1.2k views Asked by At

I have an MS SQL Server 2008 Database, from which I am fetching data using perl DBD::Sybase module. But there are some special characters in the DB, like the Copyright symbol, Trademark symbol etc., which are not getting imported properly. Perl seems to change all of these special characters to a Question mark character. Is there a way to fix this?

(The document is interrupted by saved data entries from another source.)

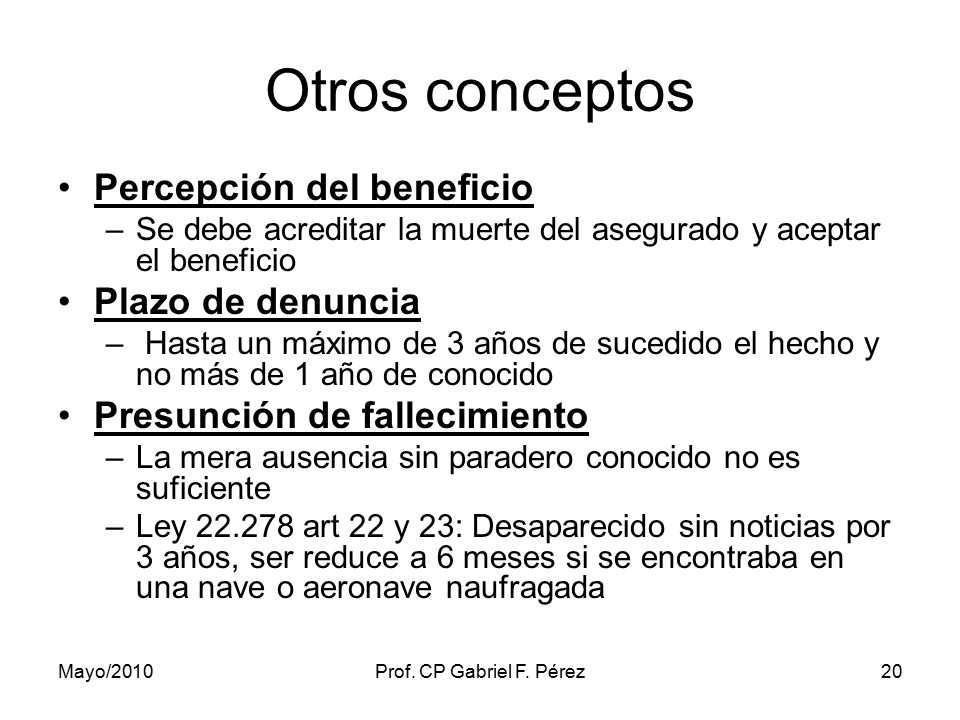 Otros conceptos

• Percepción del beneficio
– Se debe acreditar la muerte del asegurado y aceptar el beneficio
• Plazo de denuncia
– Hasta un máximo de 3 años de sucedido el hecho y no más de 1 año de conocido
• Presunción de fallecimiento
– La mera ausencia sin paradero conocido no es suficiente
– Ley 22.278 art 22 y 23: Desaparecido sin noticias por 3 años, ser reduce a 6 meses si se encontraba en una nave o aeronave naufragada

Mayo/2010
Prof. CP Gabriel F. Pérez
20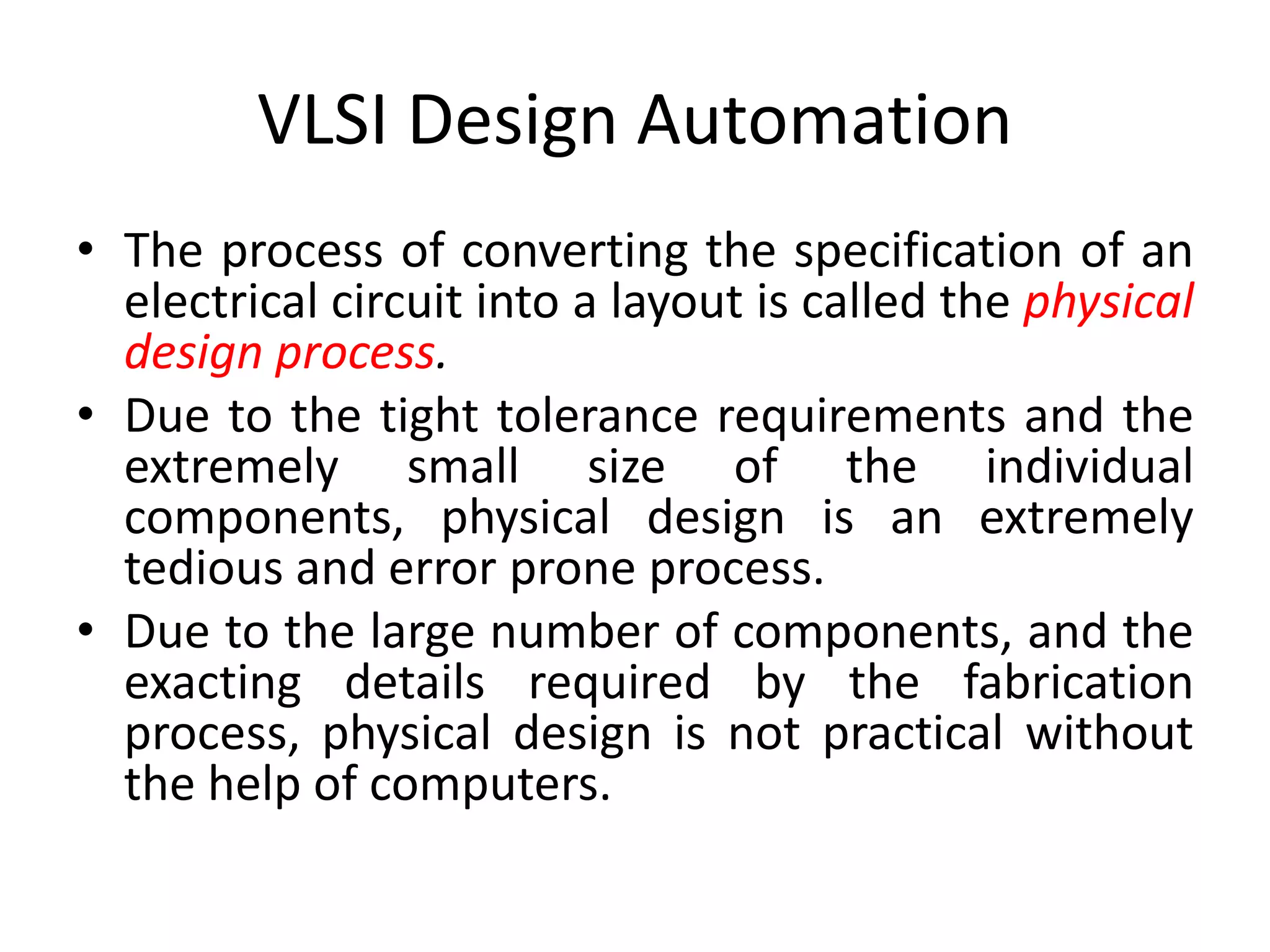 VLSI Design Automation

• The process of converting the specification of an electrical circuit into a layout is called the physical design process.

• Due to the tight tolerance requirements and the extremely small size of the individual components, physical design is an extremely tedious and error prone process.

• Due to the large number of components, and the exacting details required by the fabrication process, physical design is not practical without the help of computers.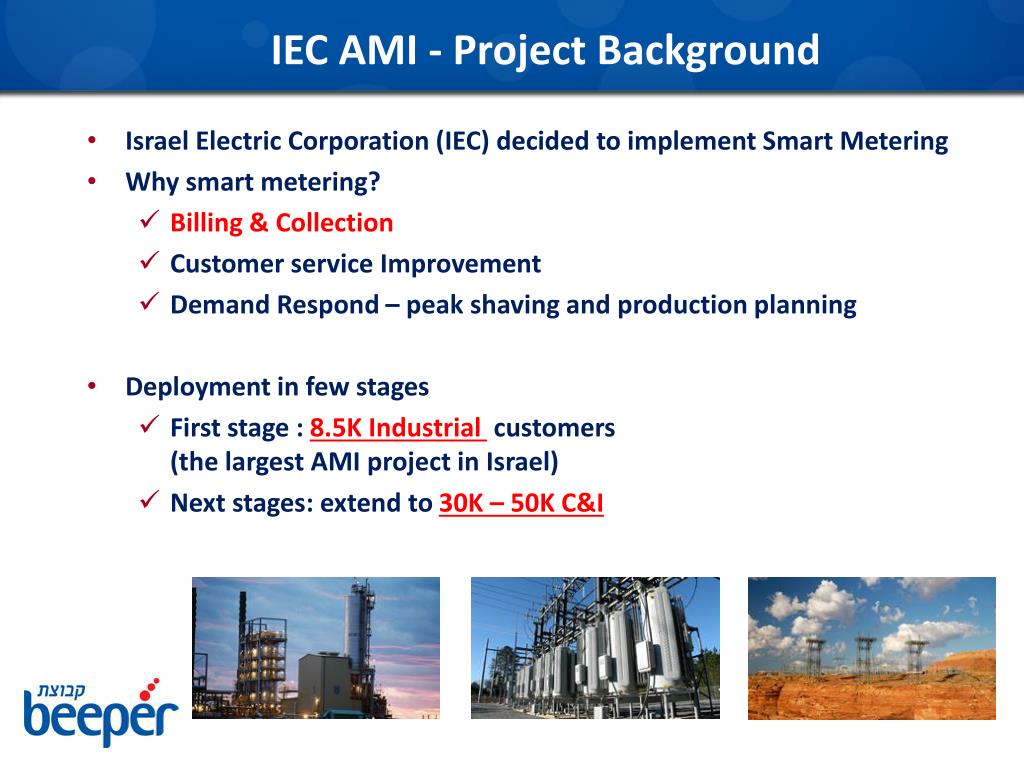 IEC AMI - Project Background

• Israel Electric Corporation (IEC) decided to implement Smart Metering
• Why smart metering?
✓ Billing & Collection
✓ Customer service Improvement
✓ Demand Respond – peak shaving and production planning

• Deployment in few stages
✓ First stage : 8.5K Industrial customers (the largest AMI project in Israel)
✓ Next stages: extend to 30K – 50K C&I

קבוצת
beeper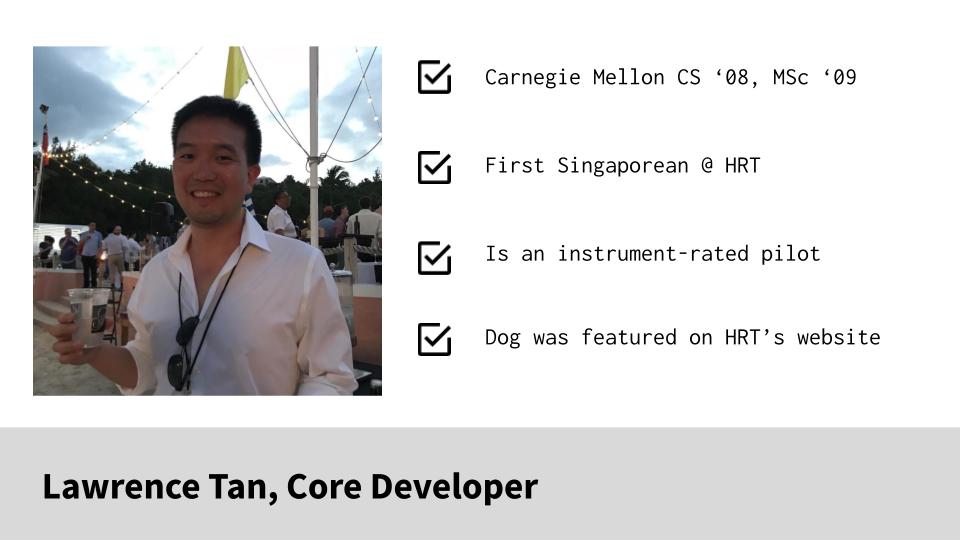 Carnegie Mellon CS ‘08, MSc ‘09

First Singaporean @ HRT

Is an instrument-rated pilot

Dog was featured on HRT’s website

Lawrence Tan, Core Developer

I have tried specifying charset=utf8 in the connection string. The doc mentions a syb_enable_utf8 (bool) setting, but whenever I try that, I get an error:

Can't locate object method "syb_enable_utf8" via package "DBI::db"
2

There are 2 answers

0
Hari Menon On BEST ANSWER

One solution I found was this:

use Encode qw(encode_utf8);

Then, wherever you are writing data to a file or anywhere else, use Encode::encode_utf8($data);

where $data is the column/value which you have fetched from MSSQL.

0
bohica On

I don't use DBD::Sybase but a) I use a lot of other DBDs and b) I am currently collecting information about unicode support in DBDs. According to the pod you need at least OpenClient 15.x when using syb_enable_utf8. Are you using 15.x or later? Perhaps syb_enable_utf8 is not defined if your client is less than 15.x or perhaps you have too old a version of DBD::Sybase. Unfortunately I cannot see from the Changes file when syb_enable_utf8 was added.

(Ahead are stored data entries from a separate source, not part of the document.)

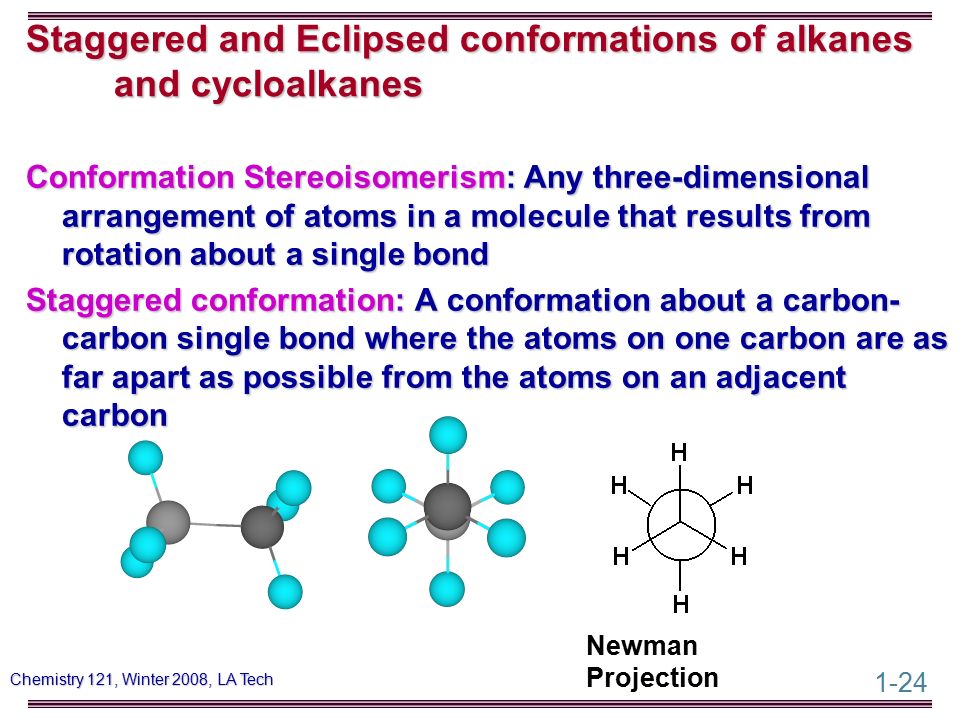 Staggered and Eclipsed conformations of alkanes and cycloalkanes

Conformation Stereoisomerism: Any three-dimensional arrangement of atoms in a molecule that results from rotation about a single bond

Staggered conformation: A conformation about a carbon-carbon single bond where the atoms on one carbon are as far apart as possible from the atoms on an adjacent carbon

H
H H
H H
H

Newman Projection

Chemistry 121, Winter 2008, LA Tech

1-24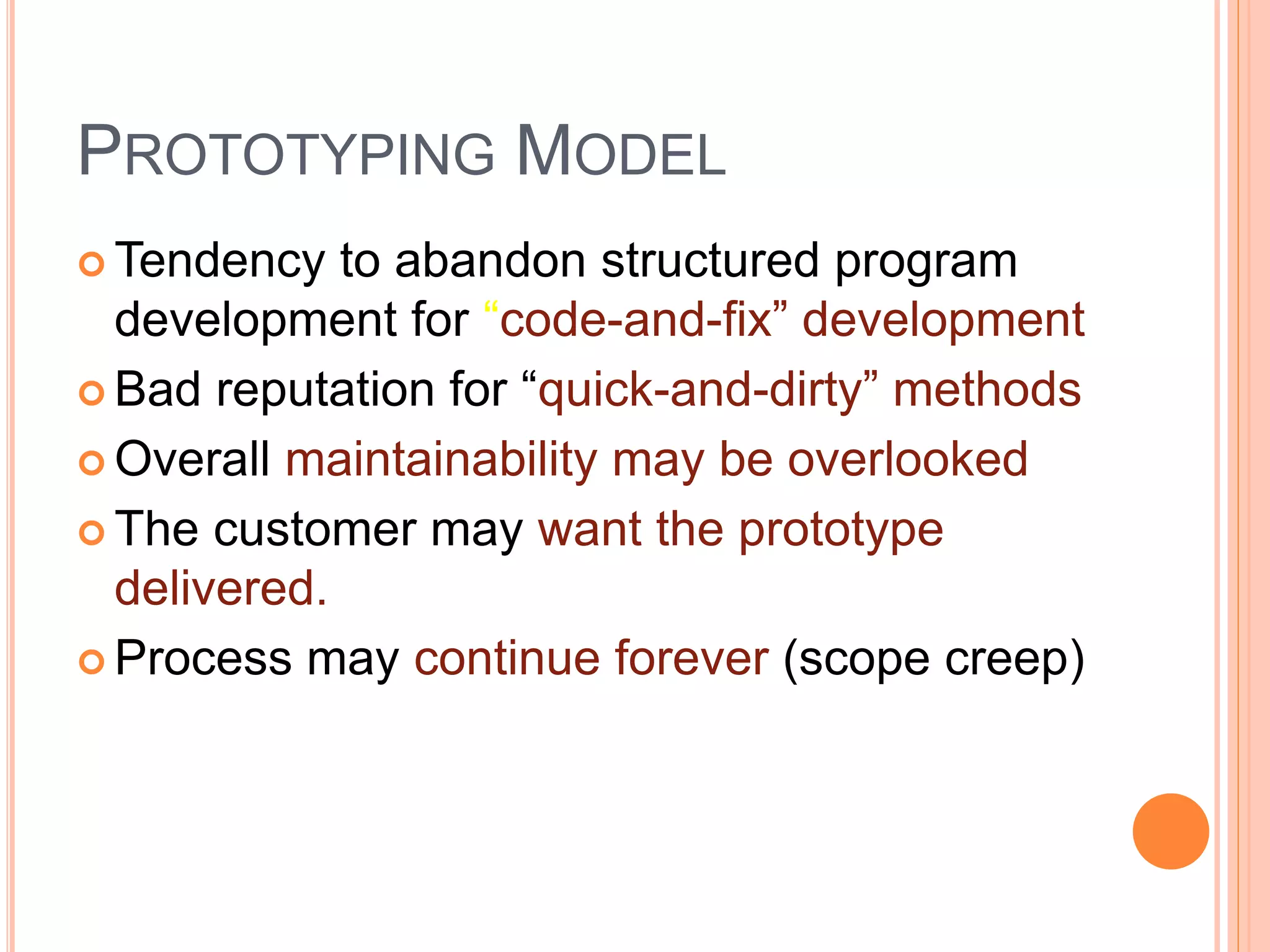 PROTOTYPING MODEL

Tendency to abandon structured program development for “code-and-fix” development

Bad reputation for “quick-and-dirty” methods

Overall maintainability may be overlooked

The customer may want the prototype delivered.

Process may continue forever (scope creep)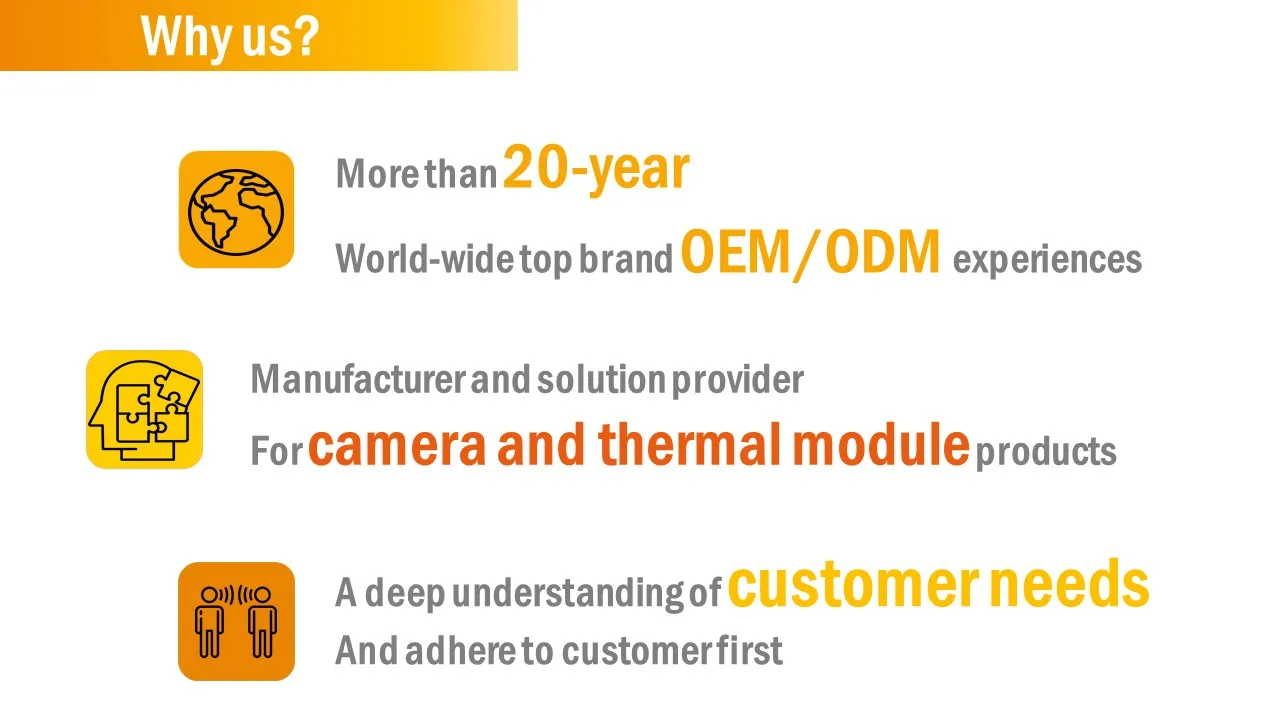 Why us?

More than 20-year
World-wide top brand OEM/ODM experiences

Manufacturer and solution provider
For camera and thermal module products

A deep understanding of customer needs
And adhere to customer first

However, when you say "can't locate method" I think that is a clue as syb_enable_utf8 is not a method, it is an attribute (it is under Sybase Specific Attributes) in the pod. So you need to add it to your connect call or set it via a connection handle like this:

my $h = DBI->connect("dbi:Sybase:something","user","password", {syb_enable_utf8 => 1});

or

$h->{syb_enable_utf8} = 1;

You should also read the bits in the pod describing what happens when syb_enable_utf8 is set as it appears from the documents it only applies to UNIVARCHAR, UNICHAR, and UNITEXT columns.

Lastly, you need to ensure you insert the data correctly in the first place. I'd guess if it is not inserted from Perl with syb_enable_utf8 and charset=utf8 and your data is not proper unicode characters in Perl before you insert you'll get garbage back.

The comment Raze2dust made had nothing to do with your issue but is worth heeding if you are going to write the data retrieved from your database elsewhere. Just remember to decode any data input to your script and encode any data output.